[Extrait du document]
________________________

L’intensité de la traque, ce mélange étonnant de poésie et de cruauté, d’horreurs entrecoupées de descriptions lyriques de paysages ou de ciel, tout bouscule le lecteur dans ce roman. La peur et la mort rythment la narration, obsédantes. La mort ancienne du père, la mort douce du mouton que saigne Coyle pour se nourrir, la mort des malades du typhus sur le bateau ou dans le camp, les innombrables meurtres de Faller, le poursuivant.
Ce dernier est vraiment l’incarnation de la mort, un cavalier de l’Apocalypse de Saint Jean : « Et j’ai vu, et voici un cheval blême ; et celui qui était assis dessus avait pour nom la Mort. Et l’Hadès le suivait de près. » Faller est implacable, Coyle essaie de lui échapper avec courage et désespoir, porté par le souvenir de sa famille qu’il espère retrouver un jour : il a emporté un ruban de sa petite fille dans sa poche. Lorsqu’il perdra le ruban, nous saurons que le roman va se dénouer.
Nous suivons Coyle dans sa fuite, nous y participons avec intensité. Lorsqu’il s’embarque pour l’Amérique sur la Murmod avec Cutter, un compagnon de rencontre, nous découvrons les terribles conditions de la traversée pour les émigrants irlandais. Même à bord du bateau, croyant avoir échappé à Faller, Coyle ne peut être tranquille. Il est poursuivi par la haine du Muet qui essaie de le tuer. Le Muet est le relais temporaire de Faller dans la narration, un moyen de ne pas laisser retomber la tension. Cutter – un des rares personnages rassurants de ce roman – sauve la vie de Coyle, c’est son ange gardien en quelque sorte. Il l’appelle Inishowen, d’après le nom de l’endroit d’où il vient puisqu’il ne sait rien de lui.
Traversée hallucinante, typhus, partage sauvage des possessions des morts par les vivants et enfin l’arrivée en Amérique. Coyle et Cutter se font embaucher pour la construction du chemin de fer en Pennsylvanie. Condition de quasi esclaves. Faller a lui aussi traversé l’océan et la traque reprend.
« Toutes ces fadaises qui prétendent qu’on est maître de son destin. Quelle étroitesse de vue. Chaque homme, chaque peuple est convaincu de contrôler un monde qui ne fait que les jeter aux quatre vents » déclare Faller.

________________________

[Données d'entrée]
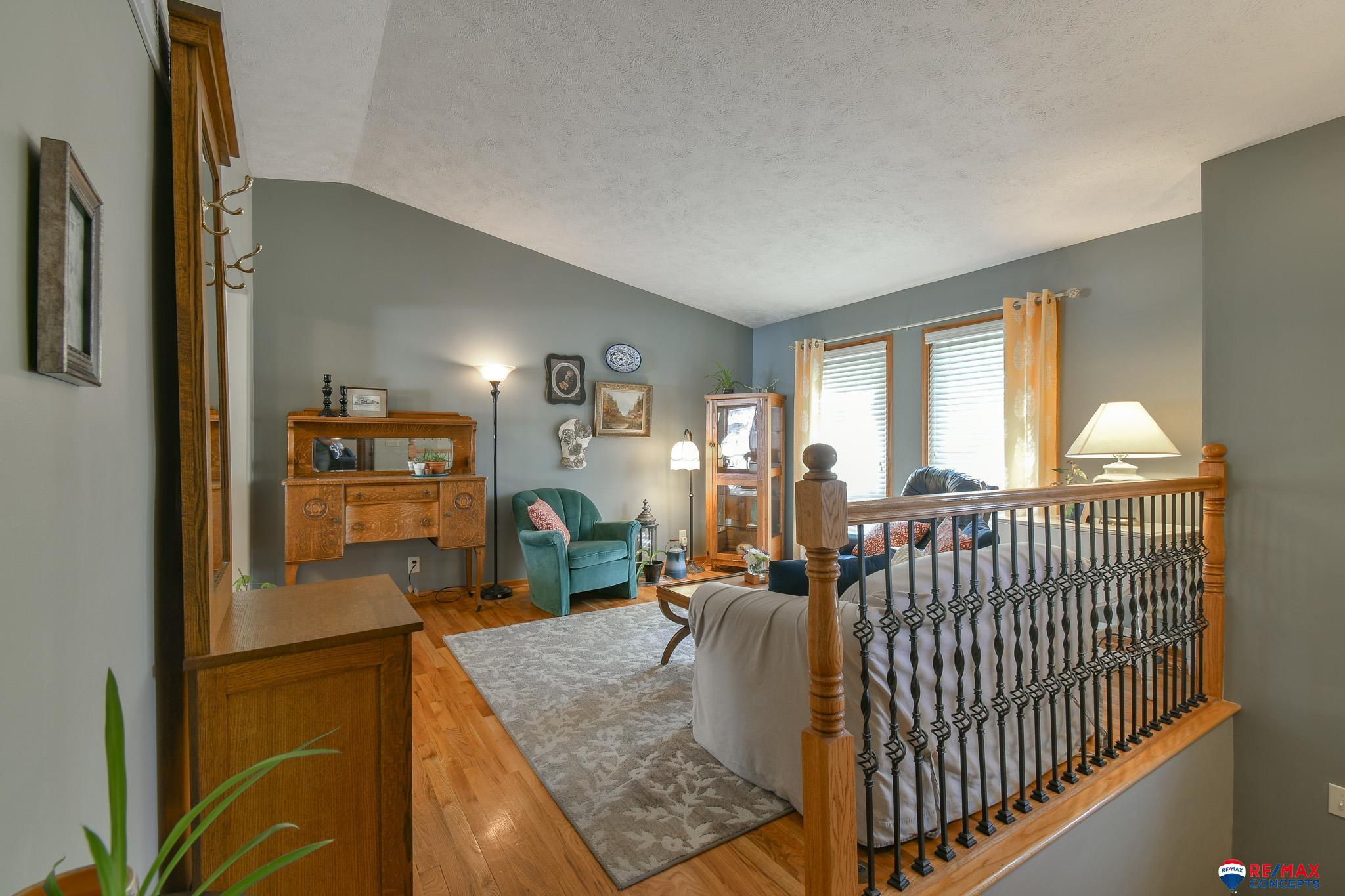 6109 NW 7th Street, Lincoln, Nebraska image 6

________________________

[Consigne] D'après l'extrait du document, à quel travail Coyle et Cutter sont-ils employés une fois arrivés en Amérique ?

[Réponse au problème] Ils sont embauchés pour construire le chemin de fer en Pennsylvanie.